» **INSTRUCTIONS**
A. According to the tax update, at what rate did the Legislature freeze the income tax in 2002?
B. From the tax update, return the passage starting with "Eight years ago, Massachusetts" and going on through "thresholds.".

CLT UPDATE
Wednesday, August 27, 2008
Miniscule tax cut likely remains "frozen"
Anyone surprised?
State officials say tax revenue
growth, once adjusted for inflation, appears insufficient to trigger a
scheduled cut in the income tax to 5.25 percent next year from 5.3
percent, a morsel of tax relief compared to a question on this
November’s ballot that would cut the rate in half and then eliminate the
income tax.
Eight years ago, Massachusetts voters instructed the Legislature to
reduce the income tax rate from 5.85 percent to 5 percent .... But in
2002, facing state budget imbalances, the Legislature froze the income
tax at 5.3 percent ... and laid out a series of alternative tax cuts
with each one dependent on tax revenue growth hitting certain
thresholds.
The 0.05 percent income tax cut, worth a collective $100 million to $120
million to Massachusetts taxpayers, was on track for January 1 but now
appears unlikely because soaring inflation has cut into “baseline” tax
revenue growth in fiscal 2008 over fiscal 2007, according to state
financial disclosure documents....
The Department of Revenue is expected to finalize its calculations later
this week, but “at this time there appears to be insufficient
inflation-adjusted revenue growth” to trigger the tax cut, according to
the state documents.
If triggered, the tax cut would mean $11 a year for a single, renter
filer with income of $33,000 a year, $32 for a married couple with no
kids earning $76,000 a year, and $41 for a married, homeowner couple
earning $104,500 a year with two children, according to estimates
provided by the state Department of Revenue....
House Speaker Salvatore DiMasi said, “We put the statute together so
that there would be triggers based on the revenues and the economic
status of Massachusetts, and if they don’t meet the criteria, well,
that’s what we set up.”

» **MATERIAL**
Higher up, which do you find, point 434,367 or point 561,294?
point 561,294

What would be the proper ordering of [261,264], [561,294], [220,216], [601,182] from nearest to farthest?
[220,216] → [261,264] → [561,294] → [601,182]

» **OUTPUTS IN ORDER**
A. 5.3 percent

B.
Eight years ago, Massachusetts voters instructed the Legislature to
reduce the income tax rate from 5.85 percent to 5 percent .... But in
2002, facing state budget imbalances, the Legislature froze the income
tax at 5.3 percent ... and laid out a series of alternative tax cuts
with each one dependent on tax revenue growth hitting certain
thresholds.